[Passage fourni]
Elle se manifeste tant dans notre vie privée que dans celle de l'homme assoifé de justice. Elle est ce tout sentimental, fait de vestiges de nos apprentissages et de nos expériences dans la Magistrature. Nous sollicitons donc votre indulgence à chaque imperfection rencontrée. Déjà, nous encourageons vos commentaires.
Attendez-vous à recevoir un texte tous les dimanche; la rubrique est intitulée: "Echo Judiciaire".
Bonne lecture!
Heidi FORTUNÉ
Magistrat, Juge d’Instruction
Cap-Haïtien, Haïti

LES MAGISTRATS SONT-ILS RESPONSABLES DES MALHEURS DE LA MAGISTRATURE ?

LES MAGISTRATS SONT-ILS RESPONSABLES DES MALHEURS DE LA MAGISTRATURE ?

Par Me Heidi Fortuné...
[/Passage fourni]
Consignes:
[A] Reproduisez mot pour mot, dans le passage, tout ce qui va de « Attendez-vous à recevoir » jusqu'à « Me Heidi Fortuné... ».
[B] Répondez à ces questions d'après le passage :
(i) Quel jour de la semaine un texte doit-il paraître ?
(ii) Quelle fonction figure sous le nom de Heidi Fortuné ?
(iii) Quel titre est donné à l'article signé par Me Heidi Fortuné ?
La liste qui suit n'a rien à voir avec le passage.
[Extrait de données]
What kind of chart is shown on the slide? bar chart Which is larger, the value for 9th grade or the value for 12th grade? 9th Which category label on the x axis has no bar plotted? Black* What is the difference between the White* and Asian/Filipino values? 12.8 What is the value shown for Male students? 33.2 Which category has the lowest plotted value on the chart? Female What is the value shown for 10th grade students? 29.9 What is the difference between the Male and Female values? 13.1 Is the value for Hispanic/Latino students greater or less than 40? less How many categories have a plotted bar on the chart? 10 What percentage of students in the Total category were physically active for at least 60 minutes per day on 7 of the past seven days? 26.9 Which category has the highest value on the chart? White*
[/Extrait de données]
Réponses:
[A]
Attendez-vous à recevoir un texte tous les dimanche; la rubrique est intitulée: "Echo Judiciaire".
Bonne lecture!
Heidi FORTUNÉ
Magistrat, Juge d’Instruction
Cap-Haïtien, Haïti

LES MAGISTRATS SONT-ILS RESPONSABLES DES MALHEURS DE LA MAGISTRATURE ?

LES MAGISTRATS SONT-ILS RESPONSABLES DES MALHEURS DE LA MAGISTRATURE ?

Par Me Heidi Fortuné...

[B]
(i) Le dimanche.
(ii) Magistrat, Juge d'Instruction.
(iii) « LES MAGISTRATS SONT-ILS RESPONSABLES DES MALHEURS DE LA MAGISTRATURE ? »